Cambridge the town has only a handful of cases, so I just assumed they meant Cambridgeshire and looked for where there are genuinely a few cases knocking about. If the article was fretting about 9 cases in Cambridge then someone needs to be sat down with a nice cup of tea.

FlattestWhite · 27/04/2021 06:52

https://www.cambridge-news.co.uk/news/cambridge-news/cambridge-coronavirus-cases-surge-council-20470858

They often report ridiculous stats as a 'surge' or 'plummet', when things have gone up or down by a couple of points - I'm sure most of the writers are still gcse level with the hyperbole and misuse of words in so many articles. But the headline was concerning enough that I clicked on it anyway, knowing sone vulnerable people in certain areas. It is talking about the city itself.

ceeveebeeeeeeeeeeeeeeep · 27/04/2021 07:20

To be fair, the rate in Cambridge has gone from a low of 10 cases per 100,000 (7 April - 13 cases that week) to 54 cases per 100,000 (21 April - 68 cases that week) so I can see why public health would be putting out a a statement.

23 of the cases in the last week are in the 10-19 year olds categories - so most likely LFT testing done on returning to school?

MargaretThursday · 27/04/2021 09:08

When we get the Covid messenger stats one of the things I do is go through the rising groups and look for areas where there are significant rises in more than one LA.
I noted down Cambridgeshire and Buckinghamshire over a week ago as having a number of areas with notable rises. Bucks seems to have settled down though, so I wonder whether Cambs will too.

Currently most of the rises are just little wiggles-if my family started coughing, got tested and were all positive, we'd approximately quadruple our LA's numbers for the day, which would almost certainly mean a rise, so you're looking for more than just that.

For me, North Yorkshire is an area of interest currently.
Selby has gone in a week from 49 to 111, and Craven from 28 to 44, and York from 11 to 23, all of which are significant rises.

One thing is that I don't think those areas were as badly effected in the January wave. It was something that I wondered, whether the areas which hadn't had as high a proportion of the Kent variant before we locked down in January, would find they were more susceptible to it taking off when reopened?

But we do have to take the figures in context. Other than Selby, everyone else is under 70/100k. This means that we are going to see rises when there are mini outbreaks, which should then sink again. I suspect there's also a fact that people will be more likely to get tested if they know they've been in contact or there's an outbreak nearby, which means they may stay up for longer.

The thing (I hope) the government will be looking out for is patterns, which would be sudden sustained rises, and especially any significant outbreaks among vaccinated groups.

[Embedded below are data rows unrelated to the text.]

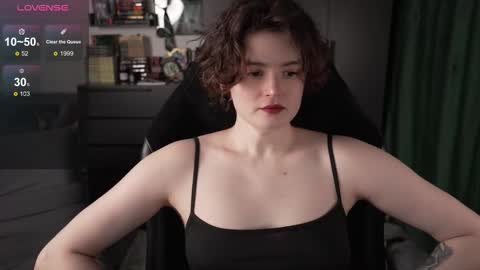 Helen Blossom online show from 03/19/26, 01:37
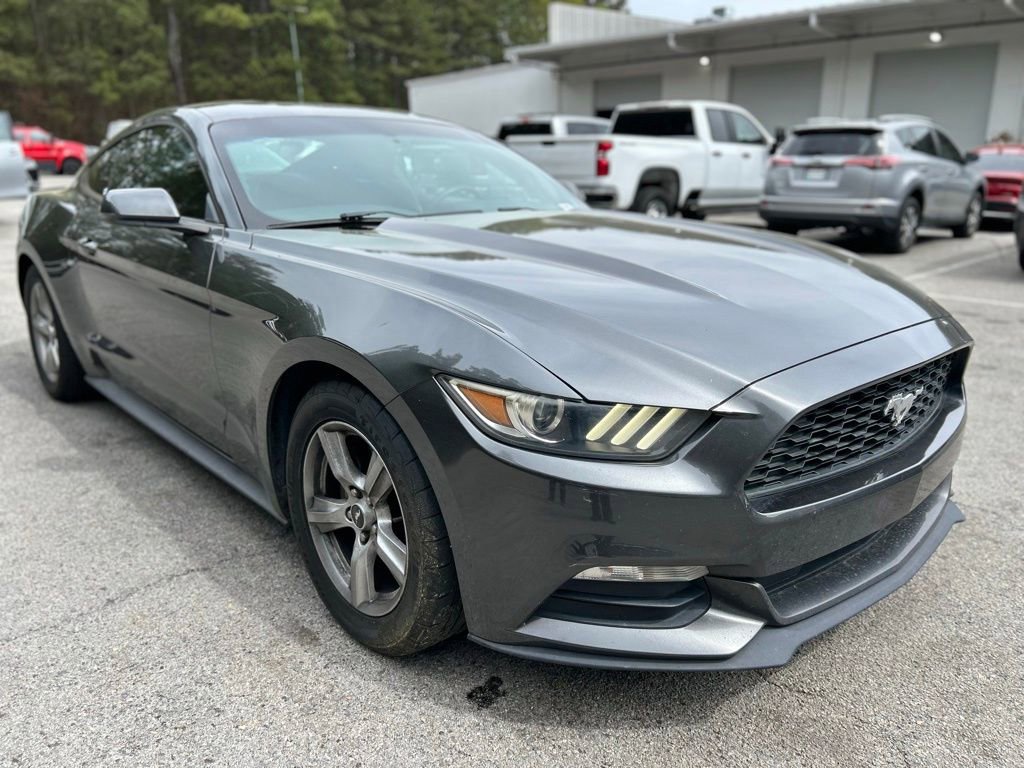 Used 2017 Ford Mustang Coupe image 1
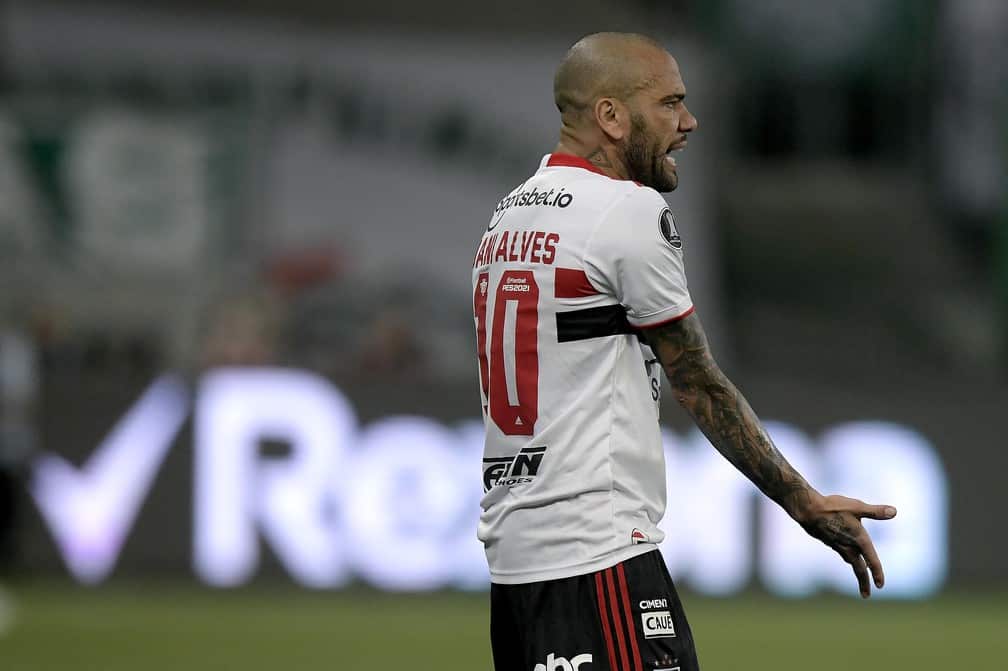 Athletico faz proposta por Dani Alves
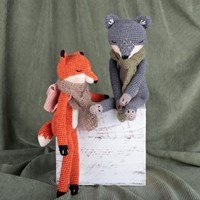 Yarn and Colors Faye Fox / William Wolf Crochet Kit 097 Shadow-3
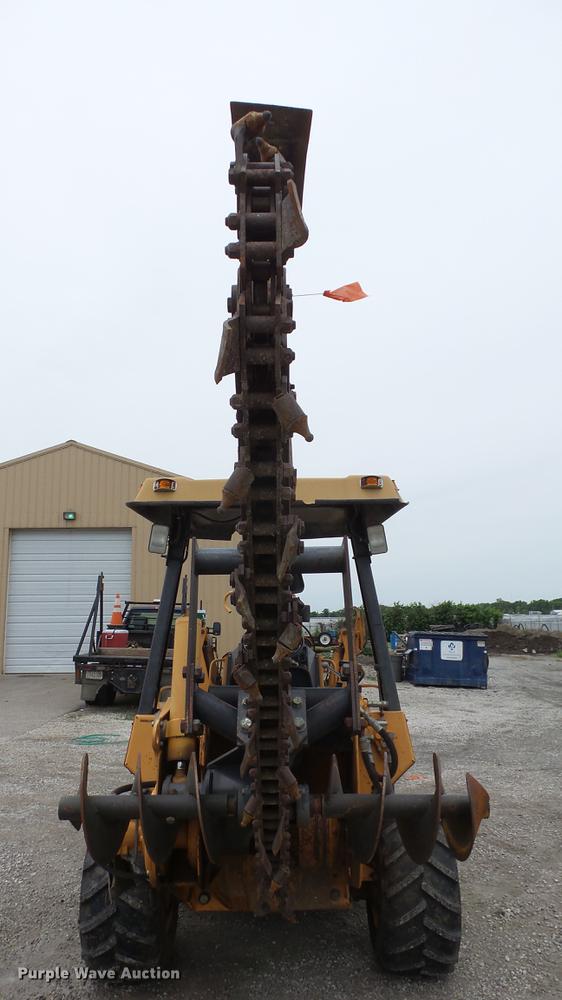 image for item DE7143 Case 660 trencher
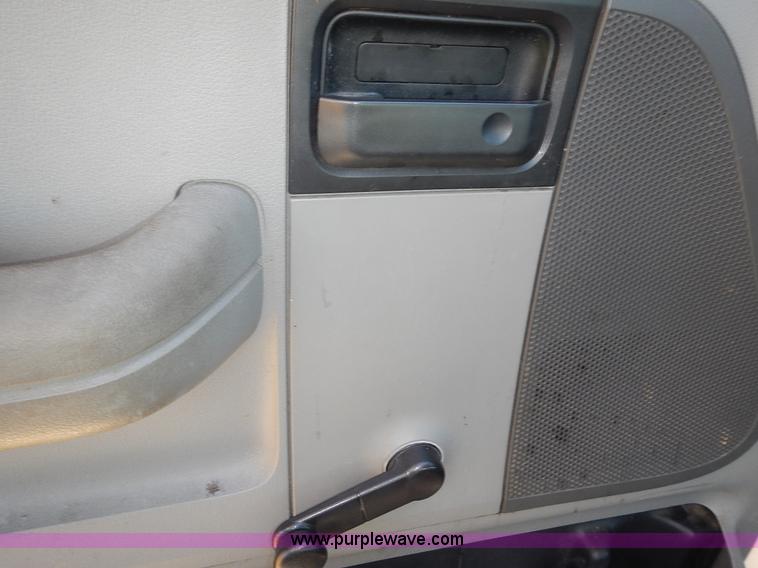 image for item L3522 2007 Ford F150 XL pickup truck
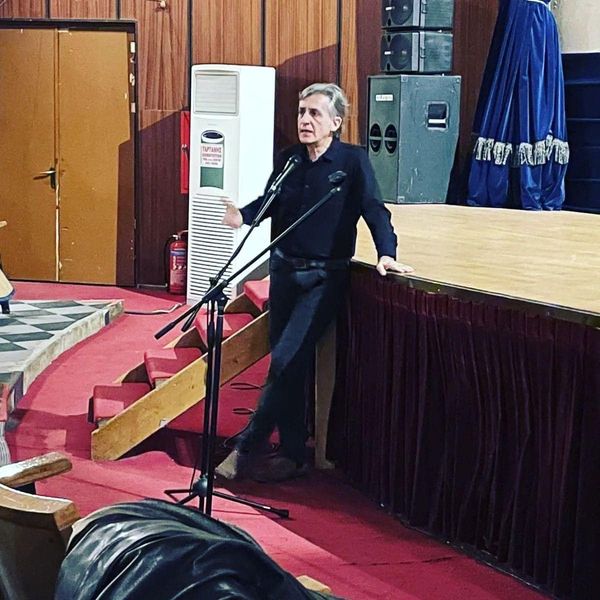Την Κυριακή 15 Ιανουάριου η Κινηματογραφική Λέσχη Αλεξανδρούπολης (ΚΛΑ) και ο Φοιτητικός Σύλλογος Δημοτικής Εκπαίδευσης Αλεξανδρούπολης «Δημήτριος Γληνός» πρόβαλαν την ταινία «18» του Βασίλη Δούβλη. Πλήθος κόσμου παραβρέθηκε από φοιτητές, εργαζόμενους, φαντάρους αλλά και μαθητές - πρόσφυγες από τη Δομή Φιλοξενίας Ασυνόδευτων Ανηλίκων ARSIS
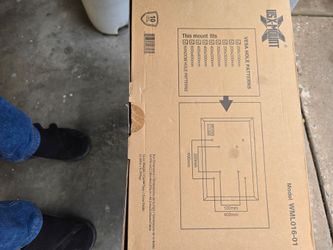 TV wall mount
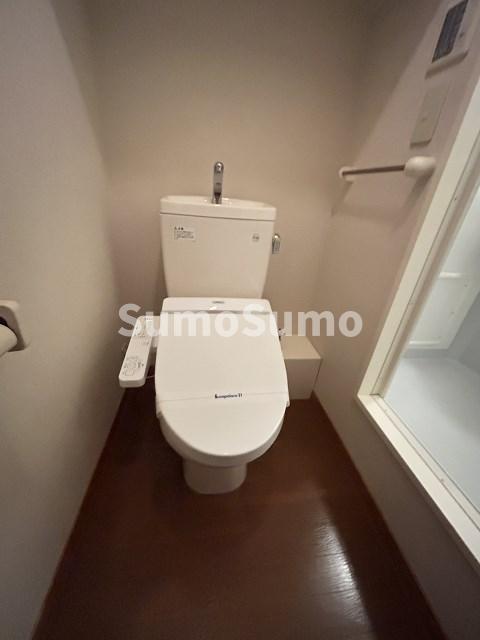 トイレ　ゆったりとした空間のトイレです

JanFebAnyMonth · 27/04/2021 09:09

Or outbreaks at a couple of schools. Difficult to know though as of course Freshers are 18-19 too. When did (in person) Term start?

MRex · 27/04/2021 09:11

If it is uni students then the University is uncharacteristically quiet about it: www.cam.ac.uk/coronavirus/stay-safe-cambridge-uni/data-from-covid-19-testing-service

FlattestWhite · 27/04/2021 09:15

There isn't a lot of in-person teaching at the university yet; many students are returning last weekend or this week I think.

There were some very dramatic case rises just before Christmas, so I suspect the Kent variant was very prominent in the city though it was Tier 4 slightly later than some of the surrounding areas.

Could be schools outbreaks; schools returned on the 12th.